• Extrait
Quant à Madame Oumaima Kettani, Spécialiste en Communication Stratégique et Politique, elle se penche sur la nécessité de « mettre en place une politique globale qui s’articule autour d’une démarche sécuritaire conjuguant législatif, économique, fiscal, territorial…mais aussi culturel, cultuel et spirituel. » Elle insiste également sur l’extrême importance que revêt la connaissance de l’autre en citant, en guise de conclusion de son intervention, cet extrait du discours de SM le Roi Mohammed VI : « Les radicalismes, qu’ils soient ou non religieux, reposent sur la non-connaissance de l’autre, l’ignorance de l’autre, l’ignorance tout court. La « co-connaissance » est une négation de toutes formes de radicalisme. Et c’est cette co-connaissance qui nous permettra de relever les défis de notre présent tourmenté. Pour faire face aux radicalismes, la réponse n’est ni militaire ni budgétaire ; elle a un seul nom : Education. » De ce fait, un retour à notre essence et aux forces vives de notre nation ainsi qu’un effort de compréhension des autres parties s’imposent. Monsieur Brahim Fassi Fihri, Président fondateur de l’Institut Amadeus, insiste à son tour sur la nécessité « d’une réflexion multidimensionnelle » s’appuyant sur les « justices sociale, fiscale et territoriale comme mots clés de la reconstruction de notre modèle de développement. »

• Consigne
Reprenez l'extrait sur la réponse au radicalisme à la suite de sa dernière phrase et poursuivez-en la rédaction. La liste ci-dessous est sans rapport avec l'extrait sur la réponse au radicalisme.

• Données fournies

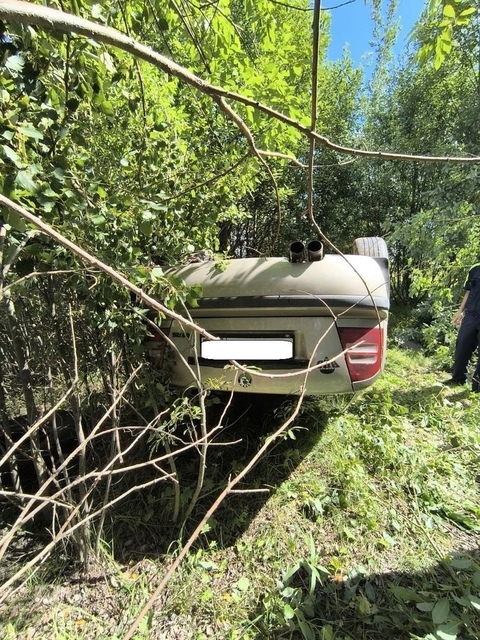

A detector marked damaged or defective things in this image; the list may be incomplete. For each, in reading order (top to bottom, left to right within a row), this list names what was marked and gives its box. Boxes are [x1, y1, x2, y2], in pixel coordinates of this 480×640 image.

overturned white car [146, 235, 390, 396]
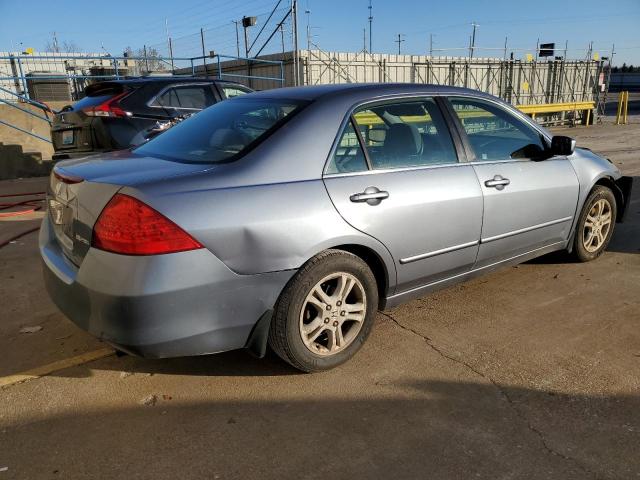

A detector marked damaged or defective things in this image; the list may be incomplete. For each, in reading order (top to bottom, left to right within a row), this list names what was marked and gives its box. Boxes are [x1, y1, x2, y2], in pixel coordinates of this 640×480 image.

• Corrigé
Mais au fond, plus personne ne se mobilise pour le Maghreb. Il n’y a pas de prise de conscience collective quant à l’importance de remédier, concrètement et tangiblement, aux contraintes qui entravent l’émergence de l’UMA. Aucune sensibilisation n’est faite auprès de la jeunesse, pourtant poumon de la nation, considérablement placée en retrait, à l’écart du dialogue sollicité et du combat mené inlassablement pour la genèse de l’UMA. 

Aucune manifestation estudiantine ou campagne régionale ne sont menées pour lever les rideaux sur la situation maghrébine actuelle et mettre ses défis, enjeux et perspectives sous le feu des projecteurs. Il incombe donc, inévitablement, aux « Etats membres » de faire intervenir et interagir la jeunesse au cœur du tour de table duquel elle ne devrait pas être marginalisée. D’autant plus, rappelons-le, que la « Guerre du Sahara Occidental » et la naissance du Front Polisario puisent leurs racines à l’intérieur d’un mouvement, à l’origine, estudiantin. 

Alors « Comment construire le Maghreb d’Aujourd’hui et par quel bout commencer ? Où loger sa Gouvernance ? » 

Des questions complexes et ardues auxquelles nos intervenants tentent d’apporter des réponses aussi éclairantes et illustratives que possibles. Monsieur Mbarki, plaide, à ce niveau, le pragmatisme et rappelle que nous sommes essentiellement confrontés à un double enjeu : le « Maghreb des Etats » et le « Maghreb des Peuples ». Le constat général véhicule une véritable unité des peuples qui ne se traduit, malheureusement, pas en résultats politiques. 

En effet, la dynamique populaire du Maghreb l’emporte amplement sur les obstacles d’inertie, de blocage et d’enfermement des pouvoirs politiques dirigistes en conflit. L’un des exemples les plus significatifs nous est fourni par la victoire de l’Algérie à la CAN qui a eu raison de toutes les séparations et qui a systématiquement engendré un bonheur commun et réciproque aussi bien au Maroc qu’en Algérie. 

« Si la géographie nous sépare, nos cœurs n’ont définitivement pas de frontières… ».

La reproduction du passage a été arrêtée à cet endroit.